Return every line of the records below verbatim, with no pictures in the copy.
◆ ◆ ◆ ◆
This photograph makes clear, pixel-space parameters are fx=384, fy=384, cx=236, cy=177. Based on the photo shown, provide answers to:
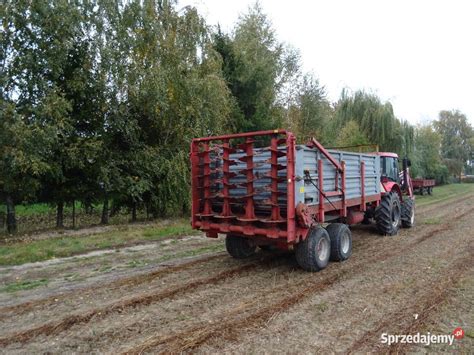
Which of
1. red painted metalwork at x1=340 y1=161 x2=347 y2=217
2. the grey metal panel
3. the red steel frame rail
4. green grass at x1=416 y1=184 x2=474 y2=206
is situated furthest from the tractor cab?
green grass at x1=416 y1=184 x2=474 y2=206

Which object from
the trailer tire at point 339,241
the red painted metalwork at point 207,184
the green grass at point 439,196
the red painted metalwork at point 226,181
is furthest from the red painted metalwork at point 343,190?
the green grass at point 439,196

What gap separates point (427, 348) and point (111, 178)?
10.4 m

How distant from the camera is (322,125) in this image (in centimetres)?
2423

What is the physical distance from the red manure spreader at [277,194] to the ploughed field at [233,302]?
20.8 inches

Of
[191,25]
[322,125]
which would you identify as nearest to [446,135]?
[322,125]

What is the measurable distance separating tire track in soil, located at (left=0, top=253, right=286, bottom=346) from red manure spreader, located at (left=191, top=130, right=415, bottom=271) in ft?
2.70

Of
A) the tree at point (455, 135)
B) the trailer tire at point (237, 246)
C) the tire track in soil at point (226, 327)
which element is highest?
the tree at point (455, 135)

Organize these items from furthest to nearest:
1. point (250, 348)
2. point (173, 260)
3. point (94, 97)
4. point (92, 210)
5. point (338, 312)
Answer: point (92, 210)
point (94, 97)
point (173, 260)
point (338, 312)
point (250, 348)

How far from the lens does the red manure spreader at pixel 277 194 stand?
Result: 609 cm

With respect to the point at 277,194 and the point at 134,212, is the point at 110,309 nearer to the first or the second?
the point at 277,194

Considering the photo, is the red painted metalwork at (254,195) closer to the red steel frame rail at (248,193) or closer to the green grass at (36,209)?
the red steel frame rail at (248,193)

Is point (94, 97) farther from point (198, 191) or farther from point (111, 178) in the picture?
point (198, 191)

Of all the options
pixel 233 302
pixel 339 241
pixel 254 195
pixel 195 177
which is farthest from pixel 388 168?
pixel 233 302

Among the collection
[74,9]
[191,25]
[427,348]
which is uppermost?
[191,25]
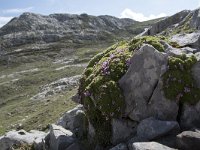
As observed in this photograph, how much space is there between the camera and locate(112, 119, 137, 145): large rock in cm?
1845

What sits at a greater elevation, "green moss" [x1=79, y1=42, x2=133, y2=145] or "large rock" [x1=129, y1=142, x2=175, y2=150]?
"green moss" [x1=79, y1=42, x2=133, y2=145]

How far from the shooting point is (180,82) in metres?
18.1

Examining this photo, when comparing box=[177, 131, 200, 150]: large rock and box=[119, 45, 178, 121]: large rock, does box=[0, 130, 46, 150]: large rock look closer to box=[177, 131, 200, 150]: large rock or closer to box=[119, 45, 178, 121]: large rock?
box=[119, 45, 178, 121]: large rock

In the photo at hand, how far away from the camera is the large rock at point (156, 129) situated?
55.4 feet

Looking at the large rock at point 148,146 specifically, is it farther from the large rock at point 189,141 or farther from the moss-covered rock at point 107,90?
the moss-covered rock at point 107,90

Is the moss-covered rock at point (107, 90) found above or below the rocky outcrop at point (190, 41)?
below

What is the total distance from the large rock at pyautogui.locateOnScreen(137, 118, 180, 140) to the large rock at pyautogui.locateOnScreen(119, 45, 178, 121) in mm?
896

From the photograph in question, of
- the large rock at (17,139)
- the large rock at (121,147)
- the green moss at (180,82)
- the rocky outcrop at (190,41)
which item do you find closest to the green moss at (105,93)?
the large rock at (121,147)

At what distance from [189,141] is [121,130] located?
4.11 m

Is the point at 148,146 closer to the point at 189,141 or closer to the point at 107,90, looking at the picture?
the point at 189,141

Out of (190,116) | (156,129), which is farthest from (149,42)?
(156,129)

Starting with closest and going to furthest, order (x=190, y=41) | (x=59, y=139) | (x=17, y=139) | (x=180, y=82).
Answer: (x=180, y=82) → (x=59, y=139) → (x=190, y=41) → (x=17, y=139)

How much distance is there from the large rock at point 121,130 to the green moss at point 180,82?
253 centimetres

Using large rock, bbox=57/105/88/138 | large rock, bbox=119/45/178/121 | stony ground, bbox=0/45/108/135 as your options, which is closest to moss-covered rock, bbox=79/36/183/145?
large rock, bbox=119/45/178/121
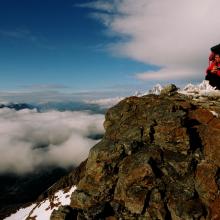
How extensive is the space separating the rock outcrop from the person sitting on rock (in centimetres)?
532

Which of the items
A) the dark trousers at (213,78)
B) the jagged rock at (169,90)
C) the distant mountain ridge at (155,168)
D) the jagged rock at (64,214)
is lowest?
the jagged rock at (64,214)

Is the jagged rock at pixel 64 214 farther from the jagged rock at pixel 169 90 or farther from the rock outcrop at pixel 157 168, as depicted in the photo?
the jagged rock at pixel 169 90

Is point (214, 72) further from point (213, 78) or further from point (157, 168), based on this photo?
◆ ◆ ◆ ◆
▶ [ANSWER FOR THIS EXERCISE]
This photograph makes clear, pixel-space parameters are fx=384, fy=384, cx=236, cy=177. Based on the photo shown, provide answers to:
Which of
1. red painted metalwork at x1=340 y1=161 x2=347 y2=217
2. the grey metal panel
3. the red steel frame rail
4. green grass at x1=416 y1=184 x2=474 y2=206
is situated furthest from the tractor cab?
green grass at x1=416 y1=184 x2=474 y2=206

Which object from
the trailer tire at point 339,241
the red painted metalwork at point 207,184
the green grass at point 439,196
the red painted metalwork at point 226,181
is furthest from the red painted metalwork at point 343,190?
the green grass at point 439,196

What gap separates point (427, 348) and point (111, 178)?
10.4 m

How distant from the camera is (322,125) in this image (in centimetres)?
2423

What is the physical distance from the red manure spreader at [277,194] to the ploughed field at [233,302]?
20.8 inches

Of
[191,25]
[322,125]
which would you identify as nearest to [446,135]?
[322,125]

What is the measurable distance separating tire track in soil, located at (left=0, top=253, right=286, bottom=346) from red manure spreader, located at (left=191, top=130, right=415, bottom=271) in ft?
2.70

Of
A) the tree at point (455, 135)
B) the trailer tire at point (237, 246)
C) the tire track in soil at point (226, 327)
which element is highest?
the tree at point (455, 135)

Organize these items from furthest to nearest:
1. point (250, 348)
2. point (173, 260)
3. point (94, 97)
4. point (92, 210)
5. point (338, 312)
Answer: point (92, 210)
point (94, 97)
point (173, 260)
point (338, 312)
point (250, 348)

How far from the lens does the red manure spreader at pixel 277 194 stand?
Result: 609 cm

With respect to the point at 277,194 and the point at 134,212, is the point at 110,309 nearer to the first or the second?
the point at 277,194

Considering the photo, is the red painted metalwork at (254,195) closer to the red steel frame rail at (248,193) or closer to the green grass at (36,209)?
the red steel frame rail at (248,193)

Is point (94, 97) farther from point (198, 191) or farther from point (111, 178) in the picture?
point (198, 191)

Of all the options
pixel 233 302
pixel 339 241
pixel 254 195
pixel 195 177
which is farthest from pixel 388 168?
pixel 233 302

Among the collection
[74,9]
[191,25]
[427,348]
which is uppermost?
[191,25]
As observed in this photograph, how much space is there between the camera and locate(112, 119, 137, 145): large rock in cm?
1845

What sits at a greater elevation, "green moss" [x1=79, y1=42, x2=133, y2=145] or "large rock" [x1=129, y1=142, x2=175, y2=150]?
"green moss" [x1=79, y1=42, x2=133, y2=145]

How far from the shooting point is (180,82) in metres?
18.1

Examining this photo, when comparing box=[177, 131, 200, 150]: large rock and box=[119, 45, 178, 121]: large rock, does box=[0, 130, 46, 150]: large rock look closer to box=[177, 131, 200, 150]: large rock or closer to box=[119, 45, 178, 121]: large rock?
box=[119, 45, 178, 121]: large rock

In the photo at hand, how far away from the camera is the large rock at point (156, 129) situated?
55.4 feet

Looking at the large rock at point 148,146 specifically, is it farther from the large rock at point 189,141 or farther from the moss-covered rock at point 107,90?
the moss-covered rock at point 107,90

Is the moss-covered rock at point (107, 90) found above or below the rocky outcrop at point (190, 41)?
below

What is the total distance from the large rock at pyautogui.locateOnScreen(137, 118, 180, 140) to the large rock at pyautogui.locateOnScreen(119, 45, 178, 121) in mm?
896

From the photograph in question, of
- the large rock at (17,139)
- the large rock at (121,147)
- the green moss at (180,82)
- the rocky outcrop at (190,41)
which item do you find closest to the green moss at (105,93)?
the large rock at (121,147)

At what distance from [189,141] is [121,130] located?
4.11 m

Is the point at 148,146 closer to the point at 189,141 or closer to the point at 107,90, looking at the picture?
the point at 189,141

Out of (190,116) | (156,129), which is farthest from (149,42)?
(156,129)

Starting with closest and going to furthest, order (x=190, y=41) | (x=59, y=139) | (x=17, y=139) | (x=180, y=82).
Answer: (x=180, y=82) → (x=59, y=139) → (x=190, y=41) → (x=17, y=139)

How much distance is there from the large rock at point 121,130 to the green moss at point 180,82?
253 centimetres

Using large rock, bbox=57/105/88/138 | large rock, bbox=119/45/178/121 | stony ground, bbox=0/45/108/135 as your options, which is closest to moss-covered rock, bbox=79/36/183/145?
large rock, bbox=119/45/178/121
How extensive is the space separating the rock outcrop from the person sitting on rock (in centimetres)?
532

Which of the items
A) the dark trousers at (213,78)
B) the jagged rock at (169,90)
C) the distant mountain ridge at (155,168)
D) the jagged rock at (64,214)
is lowest?
the jagged rock at (64,214)

Is the jagged rock at pixel 64 214 farther from the jagged rock at pixel 169 90 or farther from the rock outcrop at pixel 157 168, as depicted in the photo?
the jagged rock at pixel 169 90

Is point (214, 72) further from point (213, 78) or further from point (157, 168), based on this photo?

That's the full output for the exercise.